Distress of Julian He attempted, however, to prevent, or at least to protract, his ruin. He implored the venal faith of the Prætorians, filled the city with unavailing preparations for war, drew lines round the suburbs, and even strengthened the fortifications of the palace; as if those last intrenchments could be defended, without hope of relief, against a victorious invader. Fear and shame prevented the guards from deserting his standard; but they trembled at the name of the Pannonian legions, commanded by an experienced general, and accustomed to vanquish the barbarians on the frozen Danube.[1] They quitted, with a sigh, the pleasures of the baths and theatres, to put on arms, whose use they had almost forgotten, and beneath the weight of which they were oppressed. The unpractised elephants, whose uncouth appearance, it was hoped, would strike terror into the army of the north, threw their unskilful riders; and the awkward evolutions of the marines, drawn from the fleet of Misenum, were an object of ridicule to the populace; whilst the senate enjoyed, with secret pleasure, the distress and weakness of the usurper.[2]

His uncertain conduct Every motion of Julian betrayed his trembling perplexity. He insisted that Severus should be declared a public enemy by the senate. He entreated that the Pannonian general might be associated to the empire. He sent public ambassadors of consular rank to negotiate with his rival; he dispatched private assassins to take away his life. He designed that the Vestal virgins, and all the colleges of priests, in their sacerdotal habits, and bearing before them the sacred pledges of the Roman religion, should advance, in solemn procession, to meet the Pannonian legions; and, at the same time, he vainly tried to interrogate, or to appease, the fates, by magic ceremonies, and unlawful sacrifices.[3]
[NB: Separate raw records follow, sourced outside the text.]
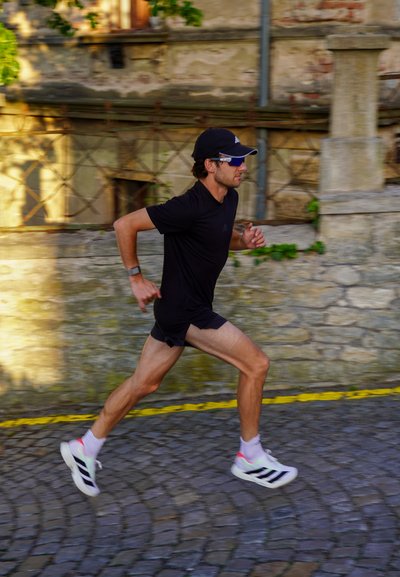Joven vestido con ropa deportiva negra, gorra y gafas de sol corriendo por una calle adoquinada junto a un muro de piedra a la luz del día.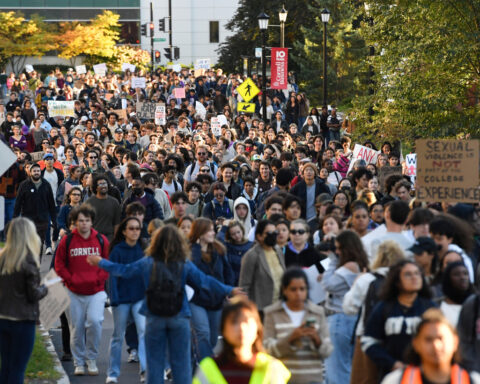 A crowd of students protests Cornell's response to gang rape complaint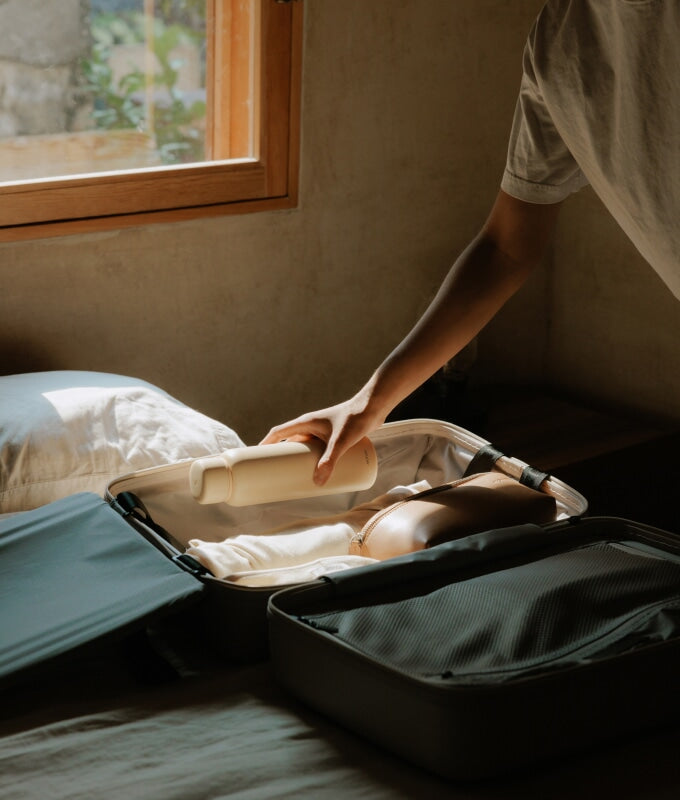 A hand carefully packing a kiyo uvc water bottle in castle rock into an open carry-on on a bed, with soft natural light streaming in through a wooden-framed window.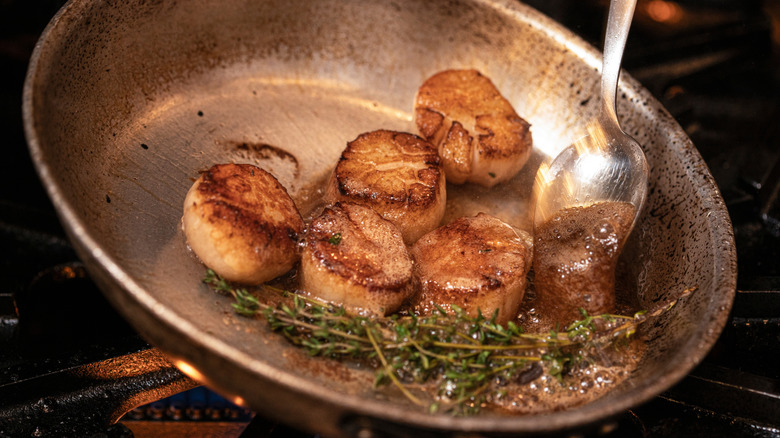 scallops being pan-seared in a pan with butter and herbs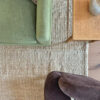 ala de estar con alfombra de lana a rayas en tonos beige (arena) y blanco (natural), debajo de sillones verdes y marrones de terciopelo.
Is deserted by the Prætorians Severus, who dreaded neither his arms nor his enchantments, guarded himself from the only danger of secret conspiracy by the faithful attendance of six hundred chosen men, who never quitted his person or their cuirasses, either by night or by day, during the whole march. Advancing with a steady and rapid
  1. This is not a puerile figure of rhetoric, but an allusion to a real fact recorded by Dion, l. lxxi. p. 1181 [7]. It probably happened more than once.
  2. Dion, 1. lxxiii. p. 1238 [16]. Herodian. 1. ii. p. 81 [11]. There is no surer proof of the military skill of the Romans, than their first surmounting the idle terror, and afterwards disdaining the dangerous use, of elephants in war.
  3. Hist. August. p. 62, 63 [ix. 5, 6].